* [Brief]:
Set out every line of the items below as a numbered list, skipping the blank lines and leaving the pictures out.

[Image and question records]
===

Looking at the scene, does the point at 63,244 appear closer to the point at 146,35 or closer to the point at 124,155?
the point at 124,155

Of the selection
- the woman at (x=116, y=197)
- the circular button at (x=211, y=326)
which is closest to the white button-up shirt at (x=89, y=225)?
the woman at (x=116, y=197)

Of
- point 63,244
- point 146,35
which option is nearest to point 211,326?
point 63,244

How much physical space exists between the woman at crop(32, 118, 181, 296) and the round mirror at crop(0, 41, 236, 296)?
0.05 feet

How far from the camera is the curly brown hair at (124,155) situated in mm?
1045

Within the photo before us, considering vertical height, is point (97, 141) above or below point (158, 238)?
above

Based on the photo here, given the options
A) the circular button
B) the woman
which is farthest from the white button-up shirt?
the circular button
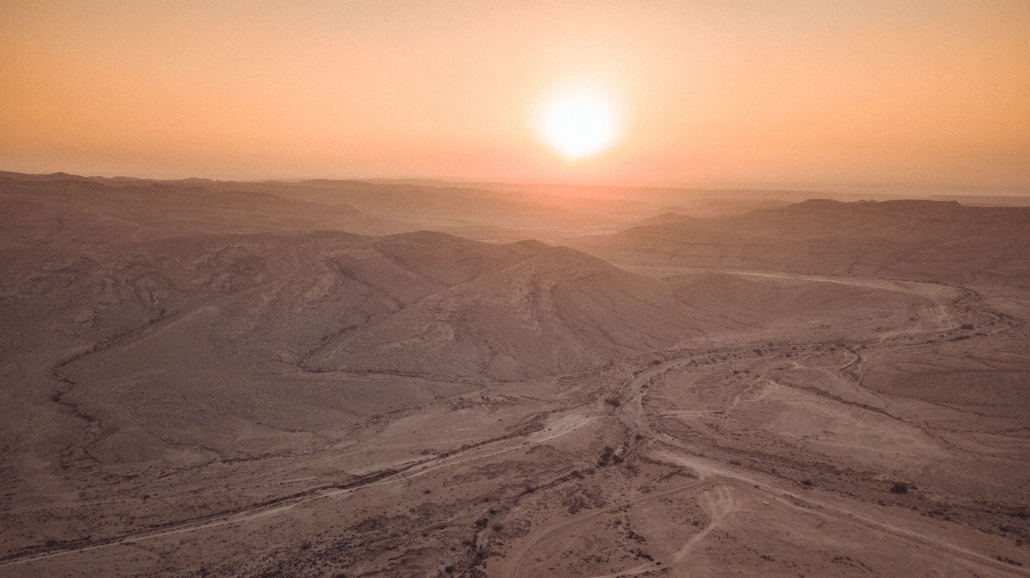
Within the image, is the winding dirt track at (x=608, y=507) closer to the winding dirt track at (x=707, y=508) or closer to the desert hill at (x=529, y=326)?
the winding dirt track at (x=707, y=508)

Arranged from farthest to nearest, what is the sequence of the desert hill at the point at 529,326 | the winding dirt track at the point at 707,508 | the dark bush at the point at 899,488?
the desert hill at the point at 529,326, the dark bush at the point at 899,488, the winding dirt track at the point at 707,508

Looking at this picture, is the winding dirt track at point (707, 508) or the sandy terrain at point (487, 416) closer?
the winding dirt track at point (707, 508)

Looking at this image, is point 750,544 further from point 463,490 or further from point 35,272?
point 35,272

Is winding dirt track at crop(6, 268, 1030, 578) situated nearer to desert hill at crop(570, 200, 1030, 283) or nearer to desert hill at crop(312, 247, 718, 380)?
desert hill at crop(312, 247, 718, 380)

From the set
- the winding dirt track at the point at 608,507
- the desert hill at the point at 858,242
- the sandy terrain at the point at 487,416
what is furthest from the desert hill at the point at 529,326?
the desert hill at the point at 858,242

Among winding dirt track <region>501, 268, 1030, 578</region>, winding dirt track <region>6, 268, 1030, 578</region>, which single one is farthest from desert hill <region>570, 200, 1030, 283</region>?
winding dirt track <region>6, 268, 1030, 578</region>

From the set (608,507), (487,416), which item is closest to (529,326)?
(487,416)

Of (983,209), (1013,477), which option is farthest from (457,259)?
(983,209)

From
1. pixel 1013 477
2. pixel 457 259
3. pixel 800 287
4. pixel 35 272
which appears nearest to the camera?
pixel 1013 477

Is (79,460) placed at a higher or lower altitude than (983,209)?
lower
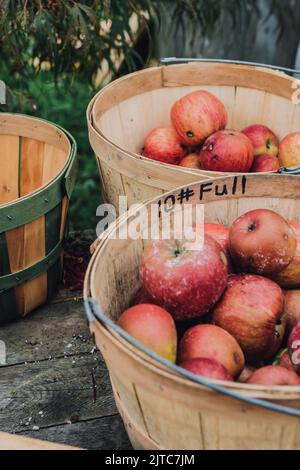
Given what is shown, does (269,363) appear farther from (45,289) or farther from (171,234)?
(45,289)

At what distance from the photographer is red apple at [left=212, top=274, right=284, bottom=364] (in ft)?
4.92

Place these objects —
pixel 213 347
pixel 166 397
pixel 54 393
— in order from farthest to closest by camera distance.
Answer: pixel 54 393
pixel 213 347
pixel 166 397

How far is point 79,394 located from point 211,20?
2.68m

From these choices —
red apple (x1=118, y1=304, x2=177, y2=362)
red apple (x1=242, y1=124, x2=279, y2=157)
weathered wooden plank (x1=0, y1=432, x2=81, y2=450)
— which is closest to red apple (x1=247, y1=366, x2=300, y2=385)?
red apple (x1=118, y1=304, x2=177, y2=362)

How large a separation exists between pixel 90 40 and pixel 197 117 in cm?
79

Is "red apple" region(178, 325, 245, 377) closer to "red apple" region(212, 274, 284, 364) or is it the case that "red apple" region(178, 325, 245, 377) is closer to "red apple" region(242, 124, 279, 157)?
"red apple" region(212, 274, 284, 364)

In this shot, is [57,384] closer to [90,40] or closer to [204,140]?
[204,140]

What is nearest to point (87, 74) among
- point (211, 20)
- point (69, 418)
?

===

* [Solution to the problem]:
1. Looking at the scene, does the point at 63,244 appear closer to the point at 146,35 or closer to the point at 124,155?
2. the point at 124,155
3. Of the selection
4. - the woman at (x=116, y=197)
5. - the circular button at (x=211, y=326)
6. which is closest to the white button-up shirt at (x=89, y=225)?
7. the woman at (x=116, y=197)
8. Of
9. - point 63,244
10. - point 146,35
11. which option is nearest to point 211,326?
12. point 63,244
13. How much physical space exists between the woman at crop(32, 118, 181, 296) and the round mirror at crop(0, 41, 236, 296)?
14. 0.05 feet
15. How far from the camera is the curly brown hair at (124,155) situated in mm?
16. 1045
17. Within the photo before us, considering vertical height, is point (97, 141) above or below point (158, 238)?
18. above
19. Based on the photo here, given the options
20. A) the circular button
21. B) the woman
22. which is farthest from the white button-up shirt?
23. the circular button
24. Within the image, is the winding dirt track at (x=608, y=507) closer to the winding dirt track at (x=707, y=508) or closer to the desert hill at (x=529, y=326)?
25. the winding dirt track at (x=707, y=508)
26. Arranged from farthest to nearest, what is the sequence of the desert hill at the point at 529,326 | the winding dirt track at the point at 707,508 | the dark bush at the point at 899,488?
27. the desert hill at the point at 529,326, the dark bush at the point at 899,488, the winding dirt track at the point at 707,508
28. Looking at this picture, is the winding dirt track at point (707, 508) or the sandy terrain at point (487, 416) closer?
29. the winding dirt track at point (707, 508)
30. Looking at this image, is point 750,544 further from point 463,490 or further from point 35,272?
31. point 35,272
32. Is winding dirt track at crop(6, 268, 1030, 578) situated nearer to desert hill at crop(570, 200, 1030, 283) or nearer to desert hill at crop(312, 247, 718, 380)?
33. desert hill at crop(312, 247, 718, 380)
34. From the set
35. - the winding dirt track at the point at 608,507
36. - the desert hill at the point at 858,242
37. - the sandy terrain at the point at 487,416
38. what is furthest from the desert hill at the point at 529,326?
39. the desert hill at the point at 858,242
40. Among winding dirt track <region>501, 268, 1030, 578</region>, winding dirt track <region>6, 268, 1030, 578</region>, which single one is farthest from desert hill <region>570, 200, 1030, 283</region>?
41. winding dirt track <region>6, 268, 1030, 578</region>
42. From the set (608,507), (487,416), which item is closest to (529,326)?
43. (487,416)
44. Of (983,209), (1013,477), which option is farthest from (457,259)?
45. (983,209)
46. From
47. 1. pixel 1013 477
48. 2. pixel 457 259
49. 3. pixel 800 287
50. 4. pixel 35 272
51. which appears nearest to the camera?
52. pixel 1013 477
53. Is (79,460) placed at a higher or lower altitude than (983,209)?
54. lower
55. Given what is shown, does (269,363) appear farther from (45,289) or farther from (171,234)?
56. (45,289)
57. At what distance from the photographer is red apple at [left=212, top=274, right=284, bottom=364] (in ft)?
58. 4.92
59. Place these objects —
60. pixel 213 347
61. pixel 166 397
62. pixel 54 393
63. — in order from farthest to closest by camera distance.
64. Answer: pixel 54 393
65. pixel 213 347
66. pixel 166 397
67. How far is point 79,394 located from point 211,20?
68. 2.68m
69. From these choices —
70. red apple (x1=118, y1=304, x2=177, y2=362)
71. red apple (x1=242, y1=124, x2=279, y2=157)
72. weathered wooden plank (x1=0, y1=432, x2=81, y2=450)
73. — which is closest to red apple (x1=247, y1=366, x2=300, y2=385)?
74. red apple (x1=118, y1=304, x2=177, y2=362)
75. How large a separation exists between pixel 90 40 and pixel 197 117 in cm?
76. 79
77. Is "red apple" region(178, 325, 245, 377) closer to "red apple" region(212, 274, 284, 364) or is it the case that "red apple" region(178, 325, 245, 377) is closer to "red apple" region(242, 124, 279, 157)?
78. "red apple" region(212, 274, 284, 364)
79. In this shot, is [57,384] closer to [90,40] or closer to [204,140]?
80. [204,140]
81. What is nearest to point (87, 74) among
82. - point (211, 20)
83. - point (69, 418)
84. ?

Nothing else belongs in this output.